Our first night in Florence, we ate at a steakhouse. We called that afternoon and were lucky to secure reservations. To our amusement, the restaurant was apologetic about the fact that they would need for us to clear the table by 2 hours. We did not yet understand the leisurely pace of dining in Italy – 2 hours in Tuscany is not rushed by any means, but 3 would be more comfortable.
All of our meals were great, but Jim’s beef stew dish was explosive. Peposo is a rich tomato-beef stew studded with peppercorns that have been slowly braised to a point of crisp tenderness. I didn’t know peppercorns could be like that – tiny dots of heat punctuating a hearty, luscious stew of tender beef chunks.
I set out to recreate this stew, and I read several recipes on line that just didn’t seem quite right. The best one I found was simple to the point of not even including measures. This is Tuscan soul food we’re after here, and the recipe needs to be more about how than how much.
My version was a success, served with a simple polenta enhanced with olive oil, a few twists of the pepper grinder, and a handful of good grated parmesan.
I bought around two and a half pounds of chuck roast and cut it into chunks the size of walnuts, trimming out the large pieces of fat but not being too Puritanical. Straight into the pot – no browning, and I mixed in a box of diced Italian tomatoes – I think that unless you’ve grown your own, canned tomatoes are better than fresh ones these days. I added a half dozen whole cloves of peeled garlic and a bay leaf, and eyeballed “enough” peppercorns. I didn’t measure, but I’d guess it was a little less than a quarter cup, maybe a jigger in volume. About half a bottle of decent but inexpensive chianti wine covered it all.

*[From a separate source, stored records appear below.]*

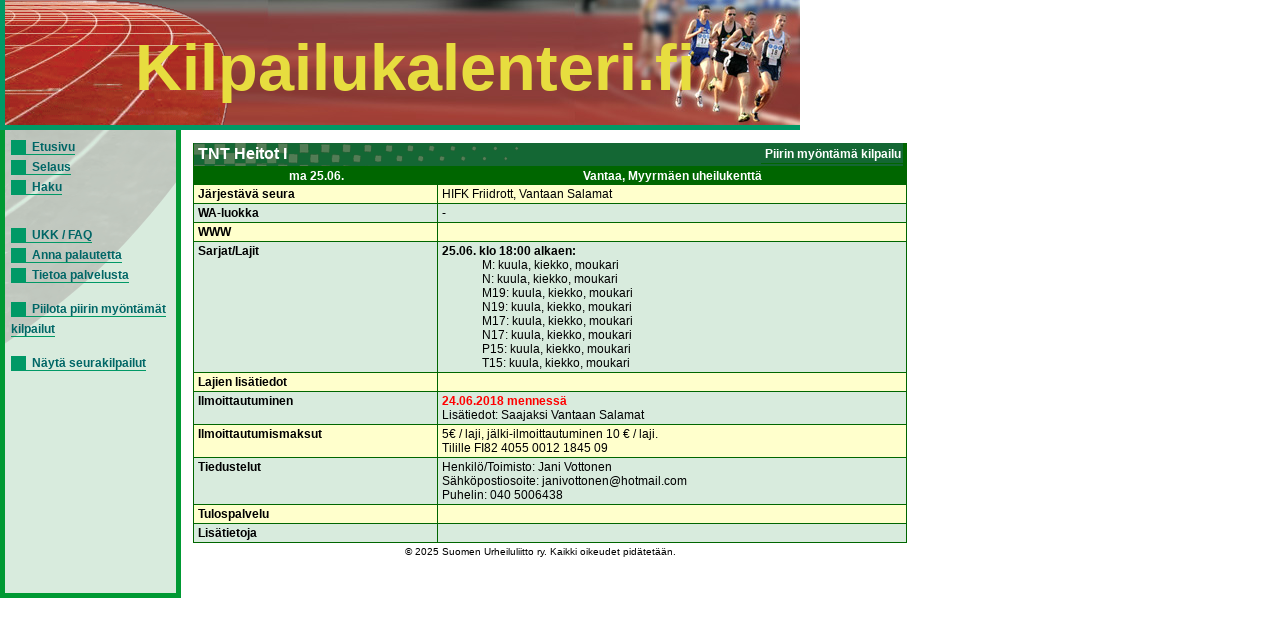

--- FILE ---
content_type: text/html; charset=UTF-8
request_url: https://kilpailukalenteri.fi/?cs=16&nid=22848
body_size: 1494
content:
<!DOCTYPE HTML PUBLIC "-//W3C//DTD HTML 4.01 Transitional//EN" "http://www.w3.org/TR/html4/loose.dtd">
<html>
<head>
<title>kilpailukalenteri.fi</title>
<meta http-equiv="Content-Type" content="text/html; charset=utf8">
<link href="/styles/style.css" rel="stylesheet" media="all" type="text/css">
<link href="/styles/print.css" rel="stylesheet" media="print" type="text/css">
</head>
<body onLoad="if (window.setOldEvents) setOldEvents();">
<div id="otsikkopalkinbanner"></div>
<div id="otsikkopalkkilayer">
<!--<span id="text">-->
Kilpailukalenteri.fi
<!--</span>-->
</div>
<div id="valikkolayer">

<a href="?cs=0">Etusivu</a><br/><a href="?cs=15">Selaus</a><br/><a href="?cs=20">Haku</a><br/><br/><br/><a href="?cs=30">UKK / FAQ</a><br/><a href="?cs=35">Anna palautetta</a><br/><a href="?cs=100">Tietoa palvelusta</a><br/><br/><a href="http://kilpailukalenteri.fi/?cs=16&nid=22848&npkchange=1">Piilota piirin myöntämät kilpailut</a><br/><br/><a href="http://kilpailukalenteri.fi/?cs=21&npa=4&nka=12&nva=2025&npl=00&nkl=00&nvl=00&acl%5B%5D=19&ns=0&ni=-1&nd=0&nl=0">Näytä seurakilpailut</a>

</div>
<div id="sisaltolayer">

<table width="720"><tr><td valign="top">
     <table width="100%" border="0" cellspacing="0" cellpadding="2" class="listaus">
     <tr><td colspan="2" class="hakuotsikko_iso" width="100%">
         <table border="0" cellspacing="0" cellpadding="0" align="right">
           <tr><td>Piirin myöntämä kilpailu</td>
           </tr>
         </table>TNT Heitot I</td>
     </tr>
     <tr class="hakuotsikko">
       <th>ma 25.06.</th><th>Vantaa, Myyrmäen uheilukenttä</th></tr><tr class="odd"><td><strong>Järjestävä seura</strong></td><td>HIFK Friidrott, Vantaan Salamat</td></tr>
<tr class="even"><td><strong>WA-luokka</strong></td><td>-</td></tr>
<tr class="odd"><td><strong>WWW</strong></td><td>&nbsp;</td>
     </tr>

     <tr class="even">
       <td><strong>Sarjat/Lajit</strong></td>
   
       <td><b>25.06. klo 18:00 alkaen:</b>
<ul>
M: kuula, kiekko, moukari</ul>
<ul>
N: kuula, kiekko, moukari</ul>
<ul>
M19: kuula, kiekko, moukari</ul>
<ul>
N19: kuula, kiekko, moukari</ul>
<ul>
M17: kuula, kiekko, moukari</ul>
<ul>
N17: kuula, kiekko, moukari</ul>
<ul>
P15: kuula, kiekko, moukari</ul>
<ul>
T15: kuula, kiekko, moukari</ul>
 </td> </tr><tr class="odd">
       <td><strong>Lajien lisätiedot</strong></td><td>&nbsp;</td></tr>
     <tr class="even">
       <td><strong>Ilmoittautuminen</strong></td>
       <td><strong style="color:red;">24.06.2018 menness&auml;</strong><br />Lisätiedot: Saajaksi Vantaan Salamat<br/>       </td>
      
       </tr>
     <tr class="odd">
       <td><strong>Ilmoittautumismaksut</strong></td>
       <td>5&euro; / laji, j&auml;lki-ilmoittautuminen 10 &euro; / laji.<br/>Tilille FI82 4055 0012 1845 09</td>
       </tr>
     <tr class="even">
       <td><strong>Tiedustelut</strong></td>
       <td>Henkilö/Toimisto: Jani Vottonen<br />Sähköpostiosoite: janivottonen@hotmail.com<br />Puhelin: 040 5006438<br /></td>
     </tr>
   
     <tr class="odd">
       <td><strong>Tulospalvelu</strong></td>
       <td></td>
     </tr>
   
     <tr class="even">
       <td><strong>Lis&auml;tietoja</strong></td>
       <td></td></tr></table>
           </td></tr></table>


<center><div class="copyright"><a href="/?cs=100">&copy; 2025 Suomen Urheiluliitto ry. Kaikki oikeudet pidätetään.</a></div></center>
</div>
</body>
<!-- InstanceEnd --></html>
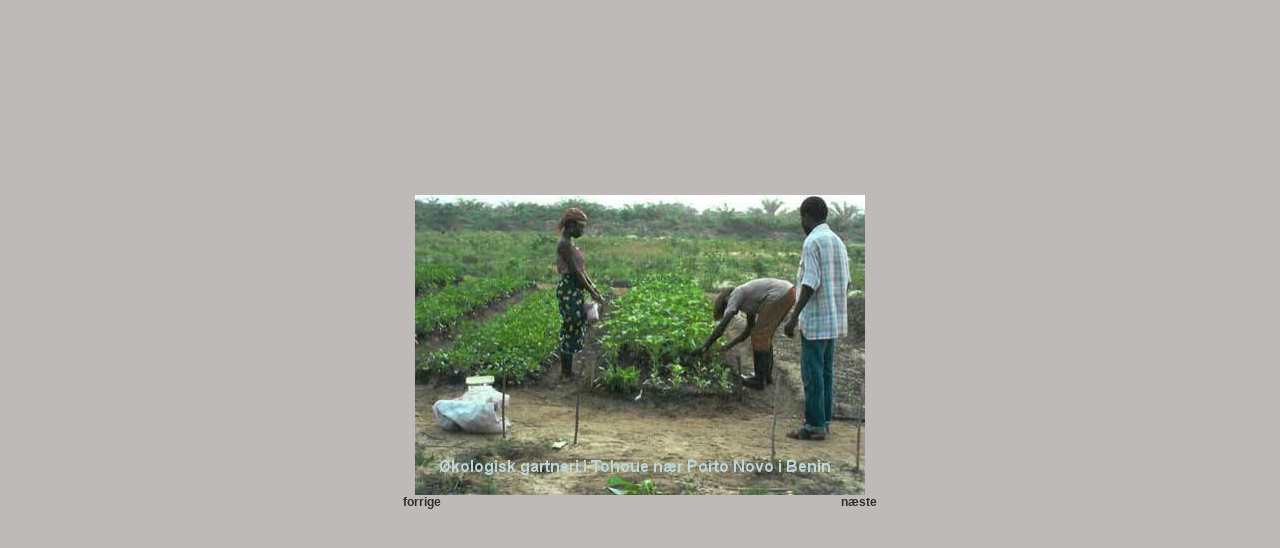

--- FILE ---
content_type: text/html
request_url: http://gtu.dk/billeder_fra_Tohoue.htm
body_size: 664
content:
<!DOCTYPE HTML PUBLIC "-//W3C//DTD HTML 4.0 Transitional//EN">

<html>
<head>
	<title>GTU</title>
<meta name="Generator" content="Stone's WebWriter 4">
	<link rel="STYLESHEET" type="text/css" href="style5.css">
	
	<script language="JavaScript1.2">
	
	var billede=new Array("gartneri_i_Tohoue_med_ny_tekstjpg.jpg","kompostsortering_med_ny_tekst.jpg")

	var detteBillede=0
	

			
	function visTidligere(){
	
	if (detteBillede==0) {
	document.xx.src=billede[detteBillede]
	} else {
	
		detteBillede--
		
		document.xx.src=billede[detteBillede]
		
		}}
	function visNaeste(){
	
	if (detteBillede==1) {
	document.xx.src=billede[detteBillede]
	} else {
	
		detteBillede++
		
		document.xx.src=billede[detteBillede]
		
		}}
	</script>
</head>

<body>

<table align="center" cellspacing="2" cellpadding="2" border="0" height="100%" width="100%">
<tr>
    <td align="center">


<table align="center" cellspacing="0" cellpadding="0" border="0">
<tr>
    <td><img src="SPACER.GIF" width="10" height="1" alt="" border="0"></td>
	<td><img src="SPACER.GIF" width="1" height="1" alt="" border="0"></td>
	<td><img src="SPACER.GIF" width="10" height="1" alt="" border="0"></td>
    
</tr>
<tr>
    <td><img src="SPACER.GIF" width="1" height="1" alt="" border="0"></td>
    
    <td align="center"><img name="xx" src="gartneri_i_Tohoue_med_ny_tekstjpg.jpg" width="450" height="300" alt="" border="0">

</td>
    <td><img src="SPACER.GIF" width="1" height="1" alt="" border="0"></td>
</tr>
<tr>
    <td><img src="SPACER.GIF" width="1" height="30" alt="" border="0"></td>
	<td valign="baseline"><a href=javascript:visTidligere()>forrige</a><img src="SPACER.GIF" width="400" height="1" alt="" border="0"><a href=javascript:visNaeste()>n�ste</a></td>
	<td><img src="SPACER.GIF" width="1" height="1" alt="" border="0"></td>
    
</tr>
</table>


</td>
</tr>
</table>

</body>
</html>


--- FILE ---
content_type: text/css
request_url: http://gtu.dk/style5.css
body_size: 284
content:


BODY {
	font-family : arial;
	background:#bebab7;
	color:#2d2d2d;
	font-size:9pt;
	scrollbar-base-color:#bebab7;
}

TD {
	font-family : arial;
	background:#bebab7;
	color:#2d2d2d;
	font-weight:bold;
	font-size:9pt;
	UL list-style-type:circle;
	
}

A:link {text-decoration:none;color:#2d2d2d;}
A:active {text-decoration:none;color:#2d2d2d;}
A:hover {text-decoration:none;color:#2d2d2d;}
A:visited {text-decoration:none;color:#2d2d2d;}

H1 {
	font-size:18pt;
	color:#2d2d2d;
	text-align: center;
}

H2 {
	font-size:14pt;
	color:#2d2d2d;
	text-align: center;
}
.myStyle {
    position: absolute;
    visibility: hidden;
}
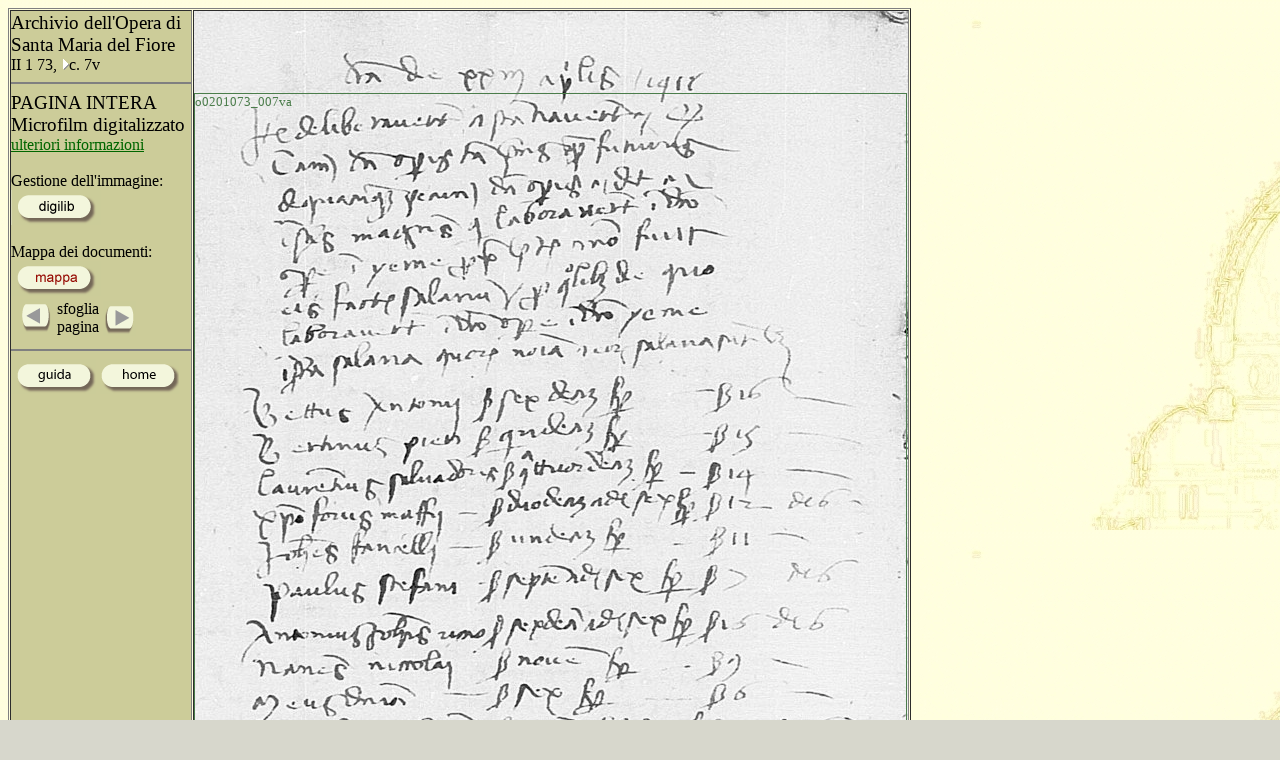

--- FILE ---
content_type: text/html
request_url: http://duomo.mpiwg-berlin.mpg.de/ITA/HTML/S006/C014/RMAP1.HTM
body_size: 1349
content:
<!DOCTYPE HTML PUBLIC "-//W3C//DTD HTML 4.0 Transitional//EN"
  "http://www.w3.org/TR/REC-html40/loose.dtd">
<HTML>
<HEAD>
  <TITLE>OVERVIEW II 1 73 7v</TITLE>
  <meta name="generator" content="Frontier 6.0 MacOS">
<!--  <link rel=stylesheet href="vlp.css" type="text/css"> -->
  <link rel="stylesheet" href="../../../../pagestyle.css" type="text/css">
  <SCRIPT LANGUAGE="javascript">
</SCRIPT>

</HEAD>
<body bgcolor="#d7d7cc"  background="../../../../images/back2.jpg" link="#006600" text="#000000">
<TABLE  border="1" cellspacing="1" cellpadding="0"><TR>
<TD WIDTH="180" ALIGN="left" VALIGN="top"   BGCOLOR="#CCCC99">
<IMG SRC="../../../../images/space.gif" width="180" height="1">
<big>Archivio dell'Opera di Santa Maria del Fiore</big><BR>
II 1 73, <A HREF="../../../AR/ARC0230S0.HTM"><img src="../../../../images/hierach.gif"  BORDER="0" alt="stair"></A>c. 7v
<hr align="center" noshade>
<big>PAGINA INTERA</big>
<BR>
<big>Microfilm digitalizzato</big> 
<br><a href="../../../../INFO/MICRO.HTM"> ulteriori informazioni</a>
<br>
<BR>
Gestione dell'immagine:<br>
<A HREF="http://nausikaa2.mpiwg-berlin.mpg.de/digitallibrary_odd/digilib_it.jsp?experimental/Opera_ca1414-ca1436/pageimg/INTER/MICRO/II-1-73/007v.jpg"  target="test"><IMG SRC="../../../../images/button_digilib.gif"  border=0></a>
<br><br>Mappa dei documenti:<BR>
<A HREF="FULL1.HTM"><IMG SRC="../../../../images/mappa_on.gif"  border=0></a><br>
<table>
<tr>
<td  valign="middle">

<IMG SRC="../../../../images/space.gif" width="2" height="1">
<A HREF="../../../../ITA/HTML/S006/C013/FULL1.HTM" onMouseOver="document.images.left2.src='../../../../images/left_light_on.gif'" onMouseOut="document.images.left2.src='../../../../images/left_light.gif'">
    <img name="left2" src="../../../../images/left_light.gif" onmouseout="this.src='images/left_light.gif'" onmouseover="this.src='images/left_light_on.gif'" alt="left" border=0></A>

</td>
<td  valign="middle" align="center">
sfoglia<br>pagina
</td>
<td>

<A HREF="../../../../ITA/HTML/S006/C015/FULL1.HTM" onMouseOver="document.images.right2.src='../../../../images/right_light_on.gif'" onMouseOut="document.images.right2.src='../../../../images/right_light.gif'">
    <img name="right2" src="../../../../images/right_light.gif" onmouseout="this.src='images/right_light.gif'" onmouseover="this.src='images/right_light_on.gif'" alt="right" border=0></A>

</td>
</tr>
</table>
<hr align="center" noshade>


<A HREF="../../../../INFO/Guida.HTM" ><IMG SRC="../../../../images/iguida.gif"  border=0></a>
<A HREF="../../../../home.HTML" ><IMG SRC="../../../../images/ihome.gif"  border=0></a>
</TD>
<TD>
			<div id="imagemap">
				<img  SRC="../../../../netimages/INTER/MICRO/II-1-73/007v_scaled.jpg" width=714 height=2064>
            		<ul>

	
		
	
	
    				     <li class="record green"><a style="left: 0;top: 82px;width: 711px;height: 677px;">o0201073_007va</a></li>
	
    				     <li class="record blue"><a style="left: 2;top: 870px;width: 713px;height: 195px;">o0201073_007vb</a></li>
	
    				     <li class="record green"><a style="left: 1;top: 1200px;width: 714px;height: 457px;">o0201073_007vc</a></li>
	
    				     <li class="record blue"><a style="left: 0;top: 1676px;width: 714px;height: 400px;">o0201073_007vd</a></li>
	
<!--
<param name="" value="0,82,711,677,,record">
          -->
          		  </ul>
        	  </div>

</TD>
</TR>
</TABLE>
</body>
</HTML>
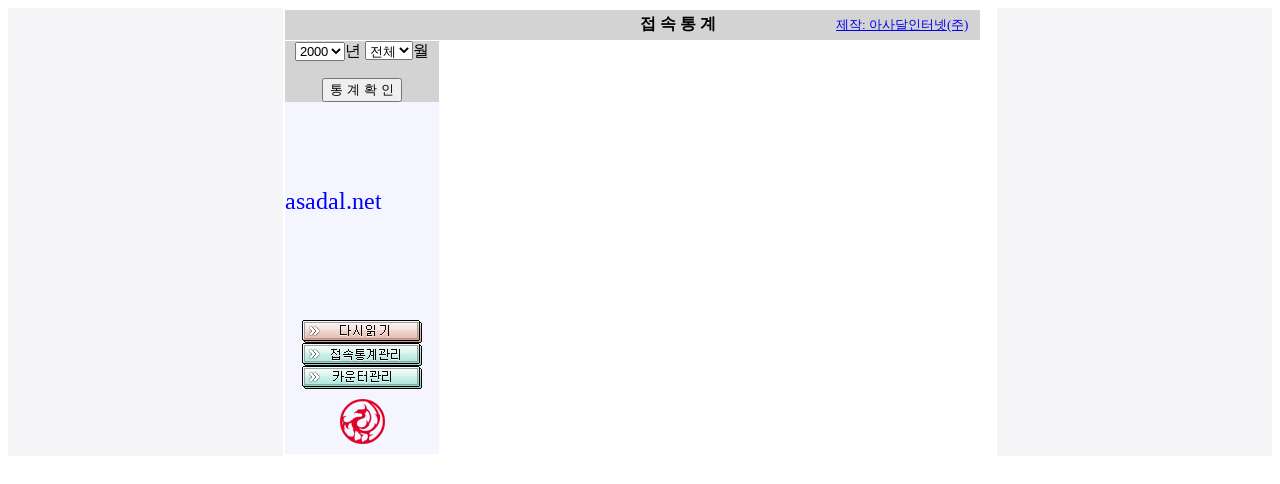

--- FILE ---
content_type: text/html
request_url: http://natureteaching.com/AsaStat/?bo=68&id=292
body_size: 5074
content:
     
		
<html>
<head>
	<title>�������</title>
</head>
<body>

	<script language="JavaScript"> 
	<!--

		var newcolor=new Array("FF0000","EE0011","DD0022","CC0033","BB0044","AA0055","990066","880077","770088",
							"660099","5500AA","4400BB","3300CC","2200DD","1100EE","0000FF","0000FF","0000FF",
							"0011EE","0022DD","0033CC","0044BB","0055AA","006699","007788","008877","009966",
							"00AA55","00BB44","00CC33","00DD22","00EE11","00FF00","00FF00","00FF00","00FF00",
							"11EE00","22DD00","33CC00","44BB00","55AA00","669900","778800","887700","996600",
							"AA5500","BB4400","CC3300","DD2200","EE1100","FF0000","FF0000","FF0000")
		var pause=30
		var timer
		var animation_on=true
		var thislink
		var i_color=0

		function startanimation(newlink) {
    		if (document.all) {
	        	animation_on=true
			    thislink=eval("document.all."+newlink+".style")
				changecolors()
			}
		}

		function changecolors() {
			if (animation_on) { 
				if (i_color>=newcolor.length-1) {i_color=0}
					thislink.color=newcolor[i_color]
					i_color++
					timer=setTimeout("changecolors()",pause)
			}else {
				clearTimeout(timer)
			}
		} 

		function stopanimation() { 
			if (document.all) {
				animation_on=false
			}
		} 
	//--> 
	</script>


<table align=center border="0" cellpadding="0" cellspacing="0" bgcolor=#ffffff width=100%>
<tr><td align=center bgcolor=#f5f5f7>

	<table align=center border="0" cellpadding="0" cellspacing="1" bgcolor=#ffffff width="698">
	<tr><td align=center>

		<table align=center border="0" cellpadding="0" cellspacing="1" bgcolor=#ffffff width="100%">
    	<tr>	
			<td colspan=2 align=left>
				<table aling=left width=695 height=30 border=0 cellspacing=0 cellpadding=0>
					<tr bgcolor=#d3d3d3><td align=right width=100%><b>�� �� �� ��</b>
						&nbsp;&nbsp;&nbsp;&nbsp;&nbsp;&nbsp;&nbsp;&nbsp;&nbsp;&nbsp;&nbsp;&nbsp;&nbsp;&nbsp;&nbsp;&nbsp;
						&nbsp;&nbsp;&nbsp;&nbsp;&nbsp;&nbsp;&nbsp;&nbsp;&nbsp;&nbsp;&nbsp;
						<a href="http://www.asadal.net" target="_blank" name="asadal" onMouseOver="startanimation(this.name)" onMouseOut="stopanimation()"><font size=2>����: �ƻ�����ͳ�(��)</font></a>&nbsp;&nbsp;&nbsp;</td></tr></table></td></tr>

    	<tr>	
			<td width=20% align=center valign="top" bgcolor=#f5f5ff>
<script language=javascript>
<!--

	function adminmode(ref,w,h){
	    var window_left=(screen.width-640)/2;
		var window_top=(screen.height-480)/2;
		window.open(ref,'adminwin','width='+w+',height='+h+',status=yes,scrollbars=yes,top=' + window_top + ',left=' + window_left + '');
	}

	function adminmode1(ref,w,h){
	    var window_left=(screen.width-640)/2;
		var window_top=(screen.height-480)/2;
		window.open(ref,'adminwin1','width='+w+',height='+h+',status=yes,scrollbars=yes,top=' + window_top + ',left=' + window_left + '');
	}

//-->
</script>
	<table border=0 align=center valign=top cellspacing=0 cellpadding=0 width=154>
		<tr bgcolor=#d3d3d3>
			<form name=day action=index.php method=post target=_top>
			<td align=center>
				<select name=year size=1>

				<option value=2000>2000<option value=2001>2001<option value=2002>2002<option value=2003>2003<option value=2004>2004<option value=2005>2005<option value=2006>2006<option value=2007>2007<option value=2008>2008<option value=2009>2009<option value=2010>2010<option value=2011>2011<option value=2012>2012<option value=2013>2013<option value=2014>2014<option value=2015>2015<option value=2016>2016<option value=2017>2017<option value=2018>2018<option value=2019>2019<option value=2020>2020<option value=2021>2021<option value=2022>2022<option value=2023>2023<option value=2024>2024<option value=2025>2025				</select>��
				<select name=month size=1>

				<option value=y_total_data>��ü<option value=1>1<option value=2>2<option value=3>3<option value=4>4<option value=5>5<option value=6>6<option value=7>7<option value=8>8<option value=9>9<option value=10>10<option value=11>11<option value=12>12				</select>�� 
			<input type=hidden name=search value=calendar> <p>
			<input type=hidden name=statistics_mode value=fun_month_data> <p>
			<input type=submit value="�� �� Ȯ ��"></td></form></tr>

		<tr>
			<td align=center height=200>

			<marquee behavior=alternate scrollamount=10><font color=blue size=5>asadal.net</font></marquee></td></tr>
		<tr>    <td align=center><br>
					<a href=javascript:location.reload()><img src=/~AsaProgram/AsaStat/image/image/reload.gif border=0></a>
					<br><a href=javascript: onclick=adminmode('login.php',750,500)><font size=2>
					<img src=/~AsaProgram/AsaStat/image/image/admin01.gif border=0></font></a>
		     <br><a href=javascript: onclick=adminmode1('AsaCounter/login.php',700,500)><font size=2><img src=/~AsaProgram/AsaStat/image/image/admin02.gif border=0></font></a></td></tr>
		<tr>
				<td align=center height=65><a href=http://asadal.net target=_blank><img src=/~AsaProgram/AsaStat/image/asadal_logo.gif border=0></a></td></tr>
	</table></td>
     		<td width=80% align=center valign="top"></td></tr>
		</table>

	</td></tr></table></td></tr></table>

</body>
</html>
     







I brought the mix to a boil on the stove top, but I think that might have toughened the beef slightly. Next time, I will try a more traditional braise. After the brief boil, I lowered it to a simmer with the lid ajar. After a couple hours, I smashed the garlic cloves with a fork and wooden spoon, and added a touch of salt and a few grinds of pepper. I simmered it for a total of 5 hours, until it was thick and lovely. When I served it over the polenta, the peppercorns gave me the tender but still crunchy bursts I was seeking in a warm, rich beef stew. I had learned something of value in Italy.